Everyone seemed to just leave their phones lying around and if it rang the closest person would pick it up and say they’ll get the person.
I always kept my phone in my bag as there are numbers I don’t answer.

I would have just said at the time, can you not answer it in future as I am avoiding some calls.

EmilyTjP · 29/04/2024 21:15

In our clinical area we have a work mobile for other staff to contact us, staff to call in sick etc. Could she have thought it was something like that?

EmilyTjP · 29/04/2024 21:15

Although I definitely wouldn’t have assumed it was a work mobile if I was a new starter!

susiedaisy1912 · 29/04/2024 21:34

I work in the nhs and we are asked to answer other staff members work phones if they have left them on their desk to pop to the toilet etc. could she have thought it was a works phone ?

CaptainCabinets · 01/05/2024 09:33

I had a little chat with her this morning and all went fine, she apologised and took it well.
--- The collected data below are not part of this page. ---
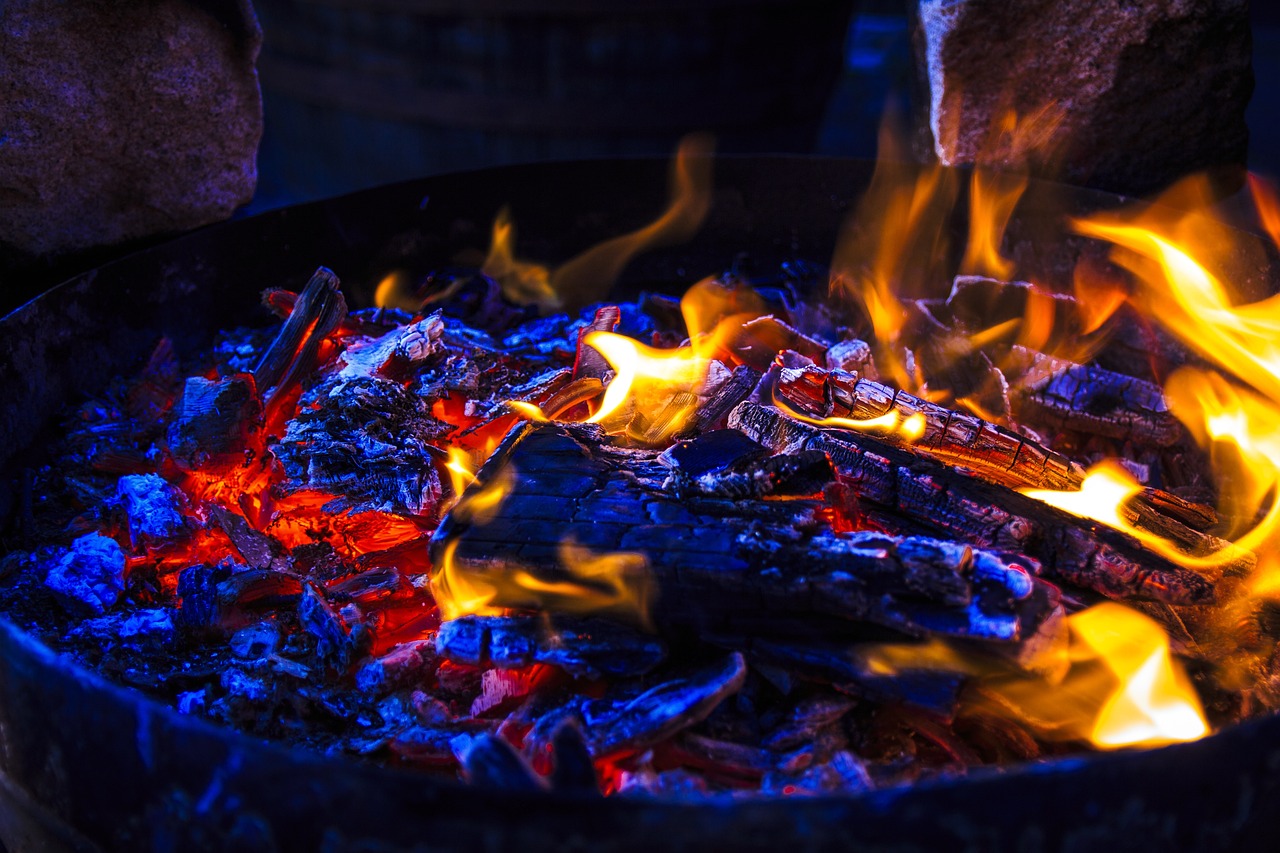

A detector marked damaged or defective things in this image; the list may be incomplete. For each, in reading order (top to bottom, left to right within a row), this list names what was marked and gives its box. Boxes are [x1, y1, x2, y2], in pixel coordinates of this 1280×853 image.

burnt wood piece [253, 268, 350, 409]
burnt wood piece [675, 361, 762, 438]
burnt wood piece [773, 361, 1085, 491]
burnt wood piece [1003, 343, 1182, 445]
burnt wood piece [430, 422, 1049, 640]
burnt wood piece [732, 399, 1218, 604]
burnt wood piece [435, 612, 665, 676]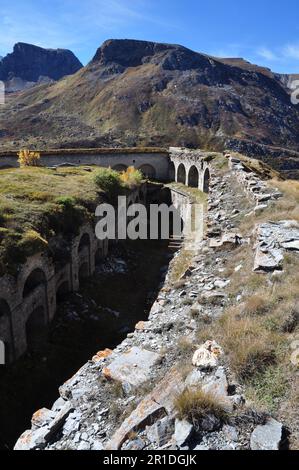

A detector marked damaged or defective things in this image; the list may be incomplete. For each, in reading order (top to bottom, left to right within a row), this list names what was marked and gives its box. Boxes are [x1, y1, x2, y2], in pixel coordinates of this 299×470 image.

broken concrete slab [102, 346, 161, 388]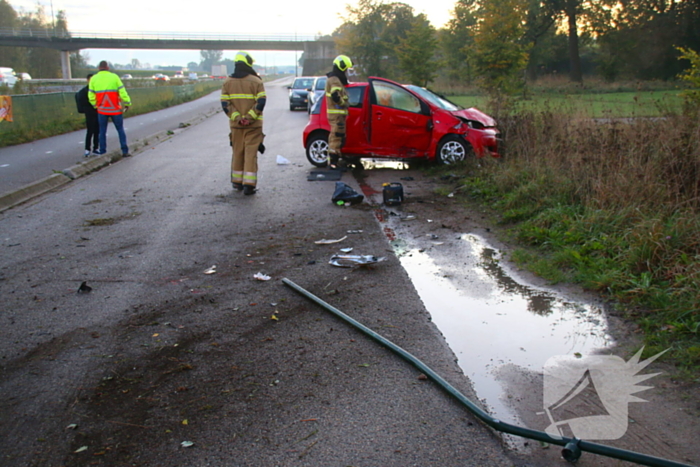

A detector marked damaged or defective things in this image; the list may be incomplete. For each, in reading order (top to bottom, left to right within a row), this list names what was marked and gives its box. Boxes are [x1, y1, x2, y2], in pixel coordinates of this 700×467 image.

She didn’t mention anything about who called so I’m assuming she either didn’t know who it was or she’s choosing to keep quiet. Will double check with the midwife tomorrow too Smile

OP posts:
pontipinemum · 01/05/2024 09:54

Glad the little chat went well. Hopefully she won't do it again!

I don't understand so many giving out that left your phone. I often don't have pockets so wouldn't take my phone to the loo when I worked in an office.